What Do You Do With An Idea? By Kobi Yamada…
I Am Malala: The Girl Who Stood Up for Education and Was Shot by the Taliban by Malala Yousafzai and Christina Lamb
Published: June 2015
I come from a country that was created at midnight. When I almost died it was just after midday.
When the Taliban took control of the Swat Valley in Pakistan, one girl spoke out. Malala Yousafzai refused to be silenced and fought for her right to an education.
On Tuesday, October 9, 2012, when she was fifteen, she almost paid the ultimate price. She was shot in the head at point-blank range while riding the bus home from school, and few expected her to survive.
Instead, Malala’s miraculous recovery has taken her on an extraordinary journey from a remote valley in northern Pakistan to the halls of the United Nations in New York. At sixteen, she has become a global symbol of peaceful protest and the youngest-ever Nobel Peace Prize laureate.
I Am Malala is the remarkable tale of a family uprooted by global terrorism, of the fight for girls’ education, of a father who, himself a school owner, championed and encouraged his daughter to write and attend school, and of brave parents who have a fierce love for their daughter in a society that prizes sons.

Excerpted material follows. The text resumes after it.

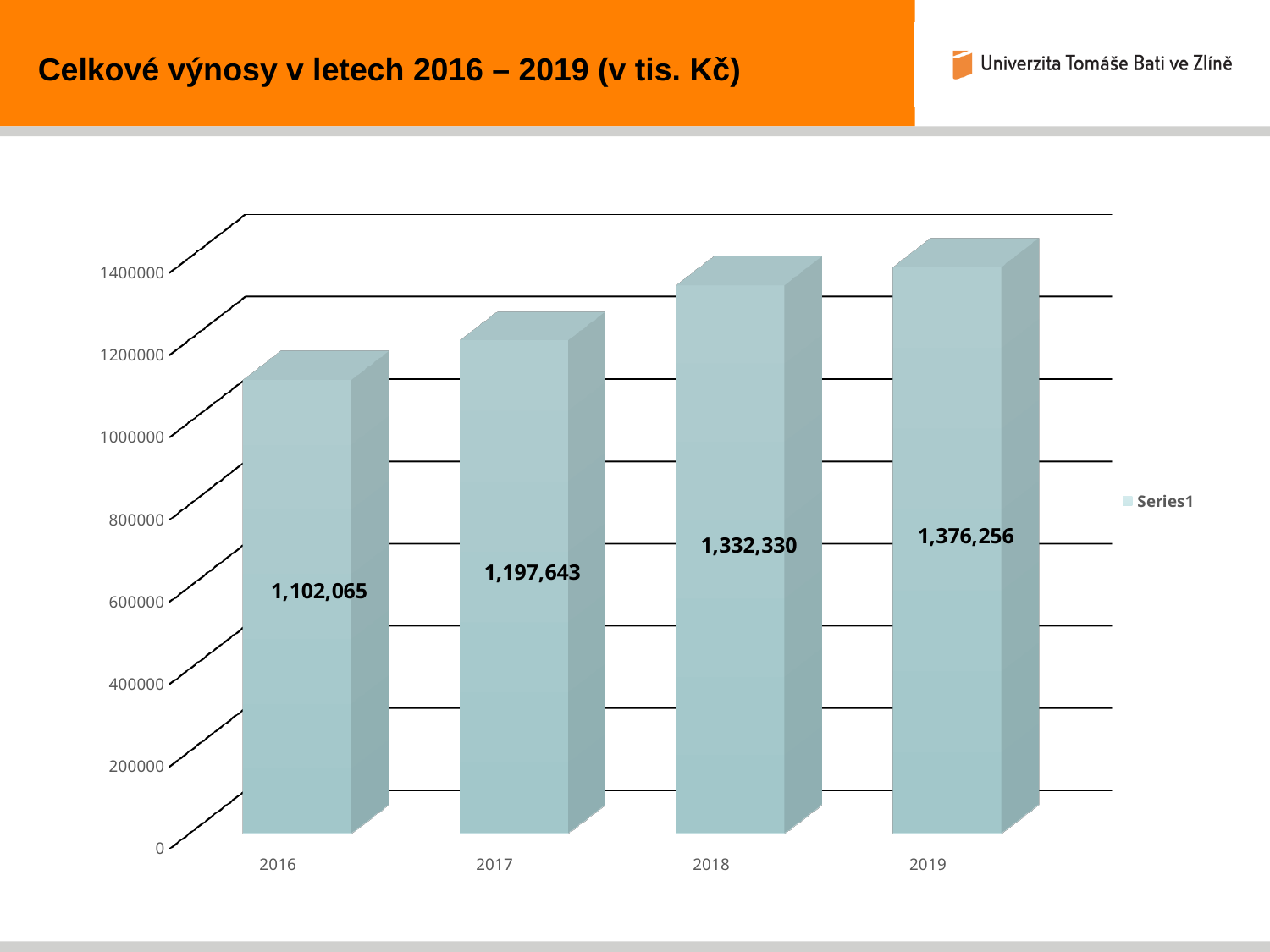
How many years are shown on the x axis? 4 What is the difference between the values for 2019 and 2018? 43,926 What is the value shown for 2018? 1,332,330 Which year has the lowest value? 2016 Which is larger, the value for 2017 or the value for 2018? 2018 What kind of chart is shown on the slide? Bar chart Do the values rise or fall from 2016 to 2019? Rise What is the value shown for 2017? 1,197,643 Which year has the highest value? 2019 What is the value shown for 2019? 1,376,256 What is the difference between the values for 2017 and 2016? 95,578 What is the value shown for 2016? 1,102,065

I Am Malala will make you believe in the power of one person’s voice to inspire change in the world. –Goodreads
There are two versions that were published about Malala-one is subtitled “The Girl Who Stood Up for Education and Was Shot by the Taliban” and the other is “How One Girl Stood Up for Education and Changed the World (Young Reader’s Edition).” I did not know there were two editions when I picked this one up, so I plan on reading the Young Reader’s Edition as well, and I will post a review below this one when I do. From what I have learned through researching (Google) the differences are how they are written. The version I read is more factual and gives background into her culture, country, and family. The Young Reader’s Edition has more of a narrative feel and sounds more like Malala. These are not my evaluations however-I read this blog to help me with the difference: Ph.D.s and Pigtails.
I gave this book a FIVE STAR Review. It was a very historically based document, with a lot of details on the Taliban, Pakistan, Pashtun, and Swat. I love reading nonfiction and that was the feel of the majority of this book. Intertwined with the historical elements was Malala’s story and what happened to her. The ending was very powerful and sounded like she was speaking to me about education and how she wants to change the world. It was very empowering and made me want to do more for the world. This book was eye-opening. It’s hard to fully understand what goes on in other countries. One really does not realize how fortunate you are until you read someone else’s struggles. Education is something we are given in America, it is a right and a must. We do not allow children to be denied an education, until they reach a certain age.
My Favorite Quotes:
- “To all the girls who have faced injustice and been silenced. Together we will be heard.”
- “But when you are exiled from your homeland, where your fathers and forefathers were born and where you have for centuries of history, it’s very painful. You can no longer touch the soil or hear the sweet sound of the rivers. Fancy hotels and meetings in palaces cannot replace the sense of home.”
- “My father always said, ‘Malala will be free as a bird.'”
- “He (her father) believed that lack of education was the root of all of Pakistan’s problems. Ignorance allowed politicians to fool people and bad administrators to be re-elected.”
- “Mahatma Gandhi said, ‘Freedom is not worth having if it does not include the freedom to make mistakes.'”
- “The Taliban became the enemy of fine arts, culture and our history.”
- “I don’t want to be thought of as the ‘girl who was shot by the Taliban’ but the ‘girl who fought for education.’ This is the cause to which I want to devote my life.”
I recommend this book for those that want to learn more about the Middle East, education, and Malala. I will add that there is some disturbing violence in this book. She goes into detail on the punishments the Taliban carried out to the citizens that defied them. This can be disturbing to those that are sensitive to violence, especially because it is historical-it really did happen. I believe the violence is done in order to show the brutality, and she does not go in to a lot of detail, but there is enough that it could bother some.